Enamórate de mí

20| Final

Mateo escondió varios secretos de Daniela con el paso de los meses. Le había contado sobre María y Don Gustavo, lo que el payaso le hizo en aquella habitación escondida en las cloacas y sobre su novia fallecida, pero siempre hubo algo que escondió en su interior con recelo: la presencia que lo seguía a todas partes.

Cuando Daniela estuvo internada en el hospital psiquiátrico, él decidió que debía ir a terapia, necesitaba que alguien lo ayudara a vencer el trauma y el dolor, pero sobre todo, la culpa. Mateo estaba seguro de que esa presencia pertenecía a María, algo que el terapeuta no rechazó del todo. Le diagnosticó trastorno de estrés postraumático, de modo que esa presencia no era más que la manifestación de la culpa, y acentuada por la enfermedad de Daniela, parecía volverse palpable.

Mateo aceptó la teoría del terapeuta porque, en el fondo, necesitaba creerla. Prefería creer en eso. Dio gracias cuando, convencido en que esa presencia no era real, las cosas empezaron a tranquilizarse. O al menos lo hicieron hasta el día en que Daniela fue dada de alta del hospital. La tarde anterior, decidido a pedirle matrimonio, fue a comprar un anillo, hizo una reservación en un buen restaurante, compró flores y volvió a casa para dejarla impecable.

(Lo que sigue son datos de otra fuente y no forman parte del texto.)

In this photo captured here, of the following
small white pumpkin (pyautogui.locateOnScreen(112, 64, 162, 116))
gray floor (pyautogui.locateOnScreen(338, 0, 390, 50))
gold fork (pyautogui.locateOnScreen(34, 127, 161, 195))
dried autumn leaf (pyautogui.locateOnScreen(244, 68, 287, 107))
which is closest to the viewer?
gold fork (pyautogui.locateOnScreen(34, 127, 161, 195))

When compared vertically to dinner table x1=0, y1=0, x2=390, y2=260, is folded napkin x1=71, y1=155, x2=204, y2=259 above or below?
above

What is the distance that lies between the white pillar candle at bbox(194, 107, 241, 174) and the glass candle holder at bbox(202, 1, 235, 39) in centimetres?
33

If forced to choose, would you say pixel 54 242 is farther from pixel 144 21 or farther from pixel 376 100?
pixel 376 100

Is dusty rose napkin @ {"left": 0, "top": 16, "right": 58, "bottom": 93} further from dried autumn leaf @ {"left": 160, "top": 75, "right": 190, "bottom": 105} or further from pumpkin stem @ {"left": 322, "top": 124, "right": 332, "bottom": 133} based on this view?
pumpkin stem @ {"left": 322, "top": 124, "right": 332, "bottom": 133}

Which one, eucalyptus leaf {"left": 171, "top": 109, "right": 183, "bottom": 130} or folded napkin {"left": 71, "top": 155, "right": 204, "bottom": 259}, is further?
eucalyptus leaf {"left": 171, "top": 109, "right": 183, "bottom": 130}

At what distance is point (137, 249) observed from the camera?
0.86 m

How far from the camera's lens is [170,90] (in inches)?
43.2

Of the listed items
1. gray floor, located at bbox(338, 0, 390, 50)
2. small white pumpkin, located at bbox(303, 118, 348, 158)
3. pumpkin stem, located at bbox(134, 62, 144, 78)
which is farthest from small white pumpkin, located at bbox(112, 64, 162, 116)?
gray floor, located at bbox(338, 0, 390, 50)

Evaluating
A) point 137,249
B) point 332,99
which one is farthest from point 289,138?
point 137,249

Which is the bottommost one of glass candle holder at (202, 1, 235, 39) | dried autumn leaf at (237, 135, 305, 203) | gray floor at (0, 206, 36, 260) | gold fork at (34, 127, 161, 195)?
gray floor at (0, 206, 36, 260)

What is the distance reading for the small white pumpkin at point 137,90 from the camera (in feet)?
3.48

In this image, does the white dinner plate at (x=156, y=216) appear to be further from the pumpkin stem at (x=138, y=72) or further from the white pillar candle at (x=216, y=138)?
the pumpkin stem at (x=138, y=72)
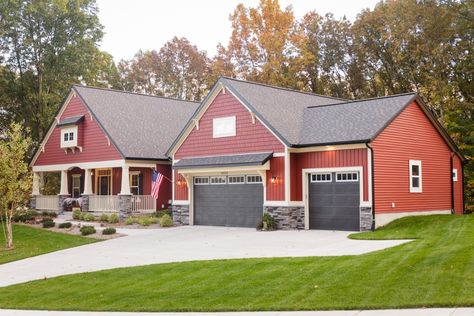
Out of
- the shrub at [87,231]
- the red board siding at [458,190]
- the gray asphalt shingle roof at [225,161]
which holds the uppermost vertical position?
the gray asphalt shingle roof at [225,161]

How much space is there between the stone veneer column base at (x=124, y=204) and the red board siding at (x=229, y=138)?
13.0ft

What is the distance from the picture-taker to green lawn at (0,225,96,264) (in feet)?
64.0

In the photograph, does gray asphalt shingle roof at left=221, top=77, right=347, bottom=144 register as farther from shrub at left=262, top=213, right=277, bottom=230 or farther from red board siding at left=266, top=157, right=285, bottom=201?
shrub at left=262, top=213, right=277, bottom=230

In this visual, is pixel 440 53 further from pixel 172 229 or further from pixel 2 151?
pixel 2 151

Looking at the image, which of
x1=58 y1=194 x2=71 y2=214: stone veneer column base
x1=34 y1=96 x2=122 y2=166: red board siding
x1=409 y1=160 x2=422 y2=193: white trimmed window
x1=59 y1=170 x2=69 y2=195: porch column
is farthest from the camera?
x1=59 y1=170 x2=69 y2=195: porch column

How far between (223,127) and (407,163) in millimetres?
8231

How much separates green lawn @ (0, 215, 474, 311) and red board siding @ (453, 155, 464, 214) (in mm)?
14249

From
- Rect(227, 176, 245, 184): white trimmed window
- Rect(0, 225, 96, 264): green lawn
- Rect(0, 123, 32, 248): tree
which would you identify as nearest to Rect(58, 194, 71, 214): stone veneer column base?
Rect(0, 225, 96, 264): green lawn

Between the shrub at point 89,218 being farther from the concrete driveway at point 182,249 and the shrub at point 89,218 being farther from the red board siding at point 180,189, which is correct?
the concrete driveway at point 182,249

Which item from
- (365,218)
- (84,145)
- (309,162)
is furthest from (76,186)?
(365,218)

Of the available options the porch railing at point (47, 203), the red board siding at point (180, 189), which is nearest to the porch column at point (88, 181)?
the porch railing at point (47, 203)

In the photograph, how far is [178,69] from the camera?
57.9m

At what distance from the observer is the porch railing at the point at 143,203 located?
30.8 meters

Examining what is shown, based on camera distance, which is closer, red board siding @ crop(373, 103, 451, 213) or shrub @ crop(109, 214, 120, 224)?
red board siding @ crop(373, 103, 451, 213)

Era tarde cuando terminó de asear, de modo que, agotado, apagó las luces y se dirigió hasta la habitación principal. La casa estaba iluminada por algunas luces tenues en el techo, mismas que él había instalado para mantener alejado el miedo a la oscuridad que el payaso le había provocado.

Cuando giró a la derecha para entrar en la habitación, se topó de frente con algo más que una simple presencia: una silueta. María estaba de pie a escasos centímetros de su cuerpo, con la mano puesta sobre el interruptor de la luz. El terapeuta dijo que todo eso estaba en su mente, que era la culpa jugándole una broma sucia y perversa que debía enfrentar.

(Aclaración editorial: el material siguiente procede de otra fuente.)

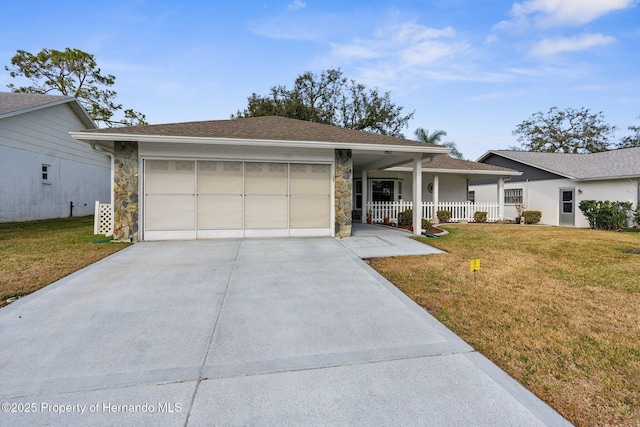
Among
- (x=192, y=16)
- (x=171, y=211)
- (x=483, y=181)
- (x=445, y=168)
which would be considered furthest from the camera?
(x=483, y=181)

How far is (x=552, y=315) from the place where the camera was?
3635mm

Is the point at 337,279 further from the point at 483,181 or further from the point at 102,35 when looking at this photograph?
the point at 483,181

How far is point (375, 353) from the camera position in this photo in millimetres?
2764

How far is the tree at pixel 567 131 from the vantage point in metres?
30.5

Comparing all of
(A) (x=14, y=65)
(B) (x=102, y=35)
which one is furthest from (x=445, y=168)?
(A) (x=14, y=65)

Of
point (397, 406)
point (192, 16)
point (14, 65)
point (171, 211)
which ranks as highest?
point (14, 65)

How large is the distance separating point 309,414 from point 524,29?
14.7 metres

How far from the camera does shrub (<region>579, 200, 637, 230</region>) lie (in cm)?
1269

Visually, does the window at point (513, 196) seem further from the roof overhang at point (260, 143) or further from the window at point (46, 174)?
the window at point (46, 174)

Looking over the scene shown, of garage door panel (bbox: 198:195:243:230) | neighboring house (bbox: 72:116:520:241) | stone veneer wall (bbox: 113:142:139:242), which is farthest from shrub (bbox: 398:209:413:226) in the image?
stone veneer wall (bbox: 113:142:139:242)

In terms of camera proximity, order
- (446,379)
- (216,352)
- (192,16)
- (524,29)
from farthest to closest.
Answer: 1. (524,29)
2. (192,16)
3. (216,352)
4. (446,379)

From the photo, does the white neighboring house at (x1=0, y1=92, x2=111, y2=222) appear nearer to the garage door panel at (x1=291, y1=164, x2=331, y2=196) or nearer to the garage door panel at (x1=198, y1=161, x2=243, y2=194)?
the garage door panel at (x1=198, y1=161, x2=243, y2=194)

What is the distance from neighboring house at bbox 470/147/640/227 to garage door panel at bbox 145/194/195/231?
16728 mm

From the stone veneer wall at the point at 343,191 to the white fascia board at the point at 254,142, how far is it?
0.46 meters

Mateo alzó con cuidado la mano derecha y empezó a acercarla despacio hacia el interruptor. La niña formó una enorme sonrisa, la misma que tenía en la cara cuando Gustavo la encontró tirada en el suelo con el cráneo partido; sus dientes brillaron cual perlas entre la oscuridad, Mateo incluso pudo sentir su aliento putrefacto esparciéndose por todas partes hasta estrellarse contra él.

—No eres real —susurró Mateo con voz temblorosa. Acercaba la mano al interruptor cada vez más—. No eres real.

La niña respondió ensanchando su sonrisa, como si en silencio le preguntara si estaba seguro de ello. La vio reírse con grandes fauces cubiertas de sangre.

—¡No eres real! —gritó Mateo golpeándose la mano contra la pared al presionar violentamente el interruptor. Tenía los ojos cerrados al hacerlo.

Los abrió despacio, aterrado de descubrir que ella seguí ahí, sonriente, cubierta de sangre seca y tan cerca de él que podría distinguir su aliento a óxido. Pero no, María no estaba en la habitación, y contrario a la paz que esperó sentir, el miedo aceleró su corazón. Si ella no era real, él estaba enloqueciendo. Si ella era real, él terminaría enloqueciendo. De cualquiera manera, presente o no, lo tenía atrapado en sus garras.

La línea que separaba la venganza de la justicia era demasiado delgada para él. Se juró a sí mismo jamás revelarle eso a Daniela. En el momento en que Mateo decidió guardar silencio, la bestia sonrió desde las tinieblas. Su amo le había encomendado una misión antes de marcharse, debía acabar con ese sujeto, enloquecerlo.

Le iba a demostrar lo real que el horror puede llegar a ser.